### ATTIVITÀ RICHIESTE
A. Riassumi il brano in due frasi.
B. Trascrivi dal brano, senza alcuna modifica, il passaggio che va da "Questo tipo di" a "dalla disastrosa Milano.".

### BRANO DEL DOCUMENTO
◇ ◇ ◇ ◇
Questo tipo di approccio pragmatico e lungimirante, da Paese che si gioca il futuro e che ha impellente bisogno di risalire da un Pil sprofondato a meno 10 secondo le stime della Commissione Ue, non è rintracciabile nell’attuale indolenza da tempi di pace senza pace.

Si ripropongono i più vieti cliché dell’antropologia da immobilismo italiota, di cui è tristissimo esempio Giulio Gallera - l’assessore alla Salute in Lombardia dove s’è sbagliato tutto - quando dice: «La vaccinazione? Aspettiamo dopo il 4 gennaio che tornino dalle meritate vacanze gli operatori sanitari». Un’affermazione che rasenta la follia, e che conferma l’irresponsabilità dilagante purtroppo anche al di fuori dalla disastrosa Milano. 


Parole così fanno il paio - in molto peggio, perché l’abnegazione degli italiani nella resistenza si sta rivelando superiore all’ossimoro della rilassatezza agitata delle loro cosiddette élites - con le lamentele di tutti quelli che, a dispetto dei lutti, in questi giorni non hanno fatto che dire: «Ah, il Natale almeno potevano lasciarcelo...», «Uffa, che cosa sarà della mia settimana bianca se le piste da sci non riaprono subito...», «E la Pasqua? Mica dovremo fare un’altra Pasqua di confinamento?».
◇ ◇ ◇ ◇
### ESTRATTO DATI
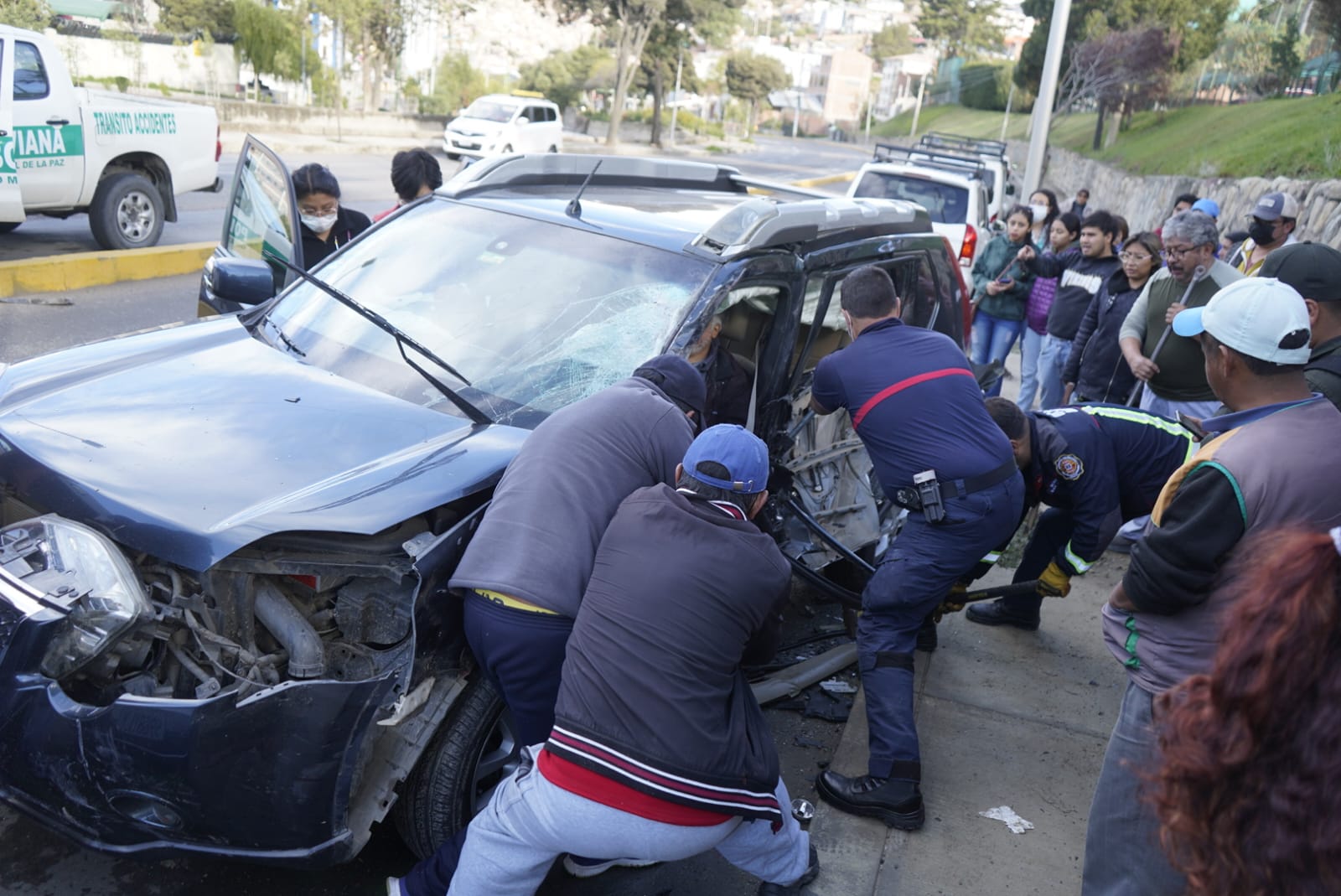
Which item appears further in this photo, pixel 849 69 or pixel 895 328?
pixel 849 69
◇ ◇ ◇ ◇
### RISULTATI IN ORDINE
A. Il brano sostiene che nell'attuale indolenza italiana manca un approccio pragmatico e lungimirante, di cui avrebbe bisogno un Paese con un Pil sprofondato a meno 10 secondo le stime della Commissione Ue. Come esempio cita Giulio Gallera, assessore alla Salute in Lombardia, che per la vaccinazione vuole aspettare dopo il 4 gennaio il rientro degli operatori sanitari, e accosta le sue parole alle lamentele di chi rimpiange il Natale, la settimana bianca e la Pasqua.

B.
Questo tipo di approccio pragmatico e lungimirante, da Paese che si gioca il futuro e che ha impellente bisogno di risalire da un Pil sprofondato a meno 10 secondo le stime della Commissione Ue, non è rintracciabile nell’attuale indolenza da tempi di pace senza pace.

Si ripropongono i più vieti cliché dell’antropologia da immobilismo italiota, di cui è tristissimo esempio Giulio Gallera - l’assessore alla Salute in Lombardia dove s’è sbagliato tutto - quando dice: «La vaccinazione? Aspettiamo dopo il 4 gennaio che tornino dalle meritate vacanze gli operatori sanitari». Un’affermazione che rasenta la follia, e che conferma l’irresponsabilità dilagante purtroppo anche al di fuori dalla disastrosa Milano.